30 Years of Emergency Law in Egypt, and Counting

On October 6, 1981, a state of emergency was declared in Egypt following the assassination of President Anwar El Sadat.

On October 6, 1981, a state of emergency was declared in Egypt following the assassination of President Anwar El Sadat. His successor, Hosni Mubarak, kept the emergency law in place for the next 30 years, using it to suppress dissent, quash opposition and give rise to a sprawling domestic security apparatus that committed rampant human rights abuses and nurtured a culture of government corruption, all for the sole purpose of keeping his regime in power.

Today, Mubarak is behind bars, forced out of office in a popular revolution that was driven in large part by contempt for the draconian law and the police state it helped spawn. Yet, eight months after the revolution began, Egypt is still under a state of emergency. In fact, its scope has been broadened by the Supreme Council of Armed Forces that came to power following Mubarak's ouster.

On September 10, the military council announced it would fully enforce the emergency law and added to it a new list of offenses, including "aggression against the freedom to work, sabotaging factories and holding up transport, blocking roads and deliberately publishing false news, statements or rumors."

"These changes are a major threat to the rights to freedom of expression, association and assembly, and the right to strike," says Philip Luther, Amnesty International's deputy director for the Middle East and North Africa. "We are looking at the most serious erosion of human rights in Egypt since Mubarak stepped down."

The military council's emergency law decree was made in the wake of the storming of the Israeli embassy in Giza a day earlier, when protesters managed to break into one of the embassy's office floors as hundreds of police and army forces stationed around the corner did nothing to stop them. It was only after protesters attacked the local security headquarters that central security forces launched a crackdown that resulted in three people killed, over 100 arrested and more than 1,000 wounded.

Those arrested under the emergency law are tried before special courts known as (Emergency) Supreme State Security Courts, which, like military courts, violate the right to a fair trial and deny defendants the right to appeal, say human rights activists. The law also gives security forces virtually unrestrained powers of search, arrest and detention.

A few days later, Adel al-Morsy, the head of the Military Judicial Authority, announced that the emergency law would remain in effect until June 2012. The decision contravenes the military council's vow in a constitutional declaration passed last March to abolish the state of emergency by September 30. As it stands, the post-revolutionary parliamentary elections scheduled to begin in November will take place under the same state of emergency that Egyptians have been subject to for the past three decades.

The military council's decisions have sparked outrage and demonstrations in defiance of the law.
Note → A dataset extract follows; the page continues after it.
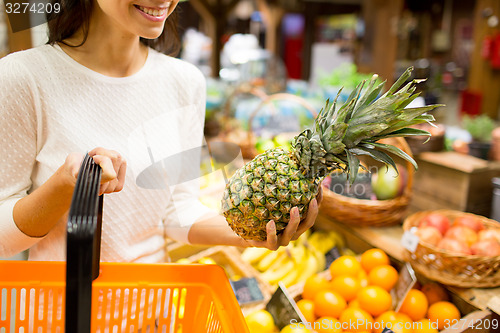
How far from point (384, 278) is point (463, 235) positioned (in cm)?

Last Monday, over a thousand protesters gathered in Tahrir Square--the iconic epicenter of the revolution--and marched to the ministerial cabinet headquarters in protest. Hundreds of people also gathered at the Journalists' Syndicate in downtown Cairo on two separate occasions to demonstrate against the law and to hear testimony from family members of detainees arrested and jailed in military courts and from human rights attorneys and activists about the legal implications of the ongoing state of emergency.

Among those speaking out at the Journalists' Syndicate protests were reporters and workers from Al Jazeera Mubasher Misr (Al Jazeera Live Egypt), an affiliate of the Al Jazeera satellite network which was launched in the aftermath of the 18-day uprising. Al Jazeera Mubasher Misr had become known for its live and extensive coverage of street protests in Egypt in the post-Mubarak transitional period.
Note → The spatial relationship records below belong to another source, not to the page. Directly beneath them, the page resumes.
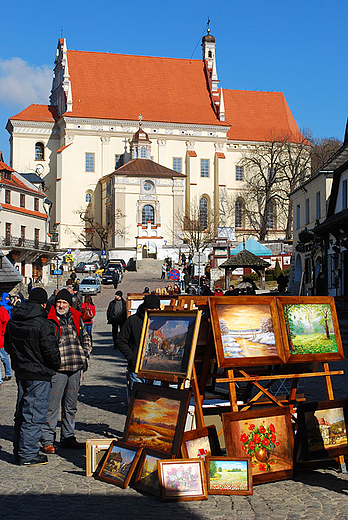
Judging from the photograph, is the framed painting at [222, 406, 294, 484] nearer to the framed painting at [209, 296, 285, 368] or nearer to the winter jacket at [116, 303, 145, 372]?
the framed painting at [209, 296, 285, 368]

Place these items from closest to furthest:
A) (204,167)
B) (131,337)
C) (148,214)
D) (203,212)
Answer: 1. (131,337)
2. (148,214)
3. (203,212)
4. (204,167)

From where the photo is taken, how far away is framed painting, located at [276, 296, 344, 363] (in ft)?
22.7

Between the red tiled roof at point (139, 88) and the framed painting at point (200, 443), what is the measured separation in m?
75.3

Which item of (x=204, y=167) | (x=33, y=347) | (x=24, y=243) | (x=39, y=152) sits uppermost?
(x=39, y=152)

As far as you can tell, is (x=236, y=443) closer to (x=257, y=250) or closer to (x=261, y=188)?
(x=257, y=250)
Two days after the Israeli embassy incident, officers from the public broadcasting agency had raided the Giza office of Al Jazeera Mubasher Misr and shut it down. Officials seized broadcasting equipment and arrested the station's chief engineer, detaining him overnight. They claimed that neighbors had filed a complaint and that the station had been broadcasting without a license. A separate lawsuit had also been filed accusing the channel of "sowing dissent" and "calling for demonstrations."

"It makes us really afraid. It makes us feel unhappy and uneasy," says Ayman Gaballah, the managing director of Al Jazeera Mubasher. He says the channel filed for a broadcasting license in April and though they repeatedly inquired about the paperwork at the government broadcasting agency, they were assured the license would be granted and were told they could continue broadcasting in the interim. "We are afraid that this is a way of manipulating us to keep us always under pressure. So the moment they are not satisfied they can come in with a heavy hand and close our office," Gaballah says.

The day after the protest, Gaballah, along with a number of activists and renowned human rights lawyer Ahmed Seif El-Islam, went to the government press center office and submitted additional paperwork to obtain their broadcast license. They were told they would hear back within two weeks.

Meanwhile, street protests, labor strikes and criticism of the military council in the media continue on a daily basis in defiance of the military council's threats to fully enforce the emergency law. After 30 years, Egyptians are demanding to live under rule of law, not emergency.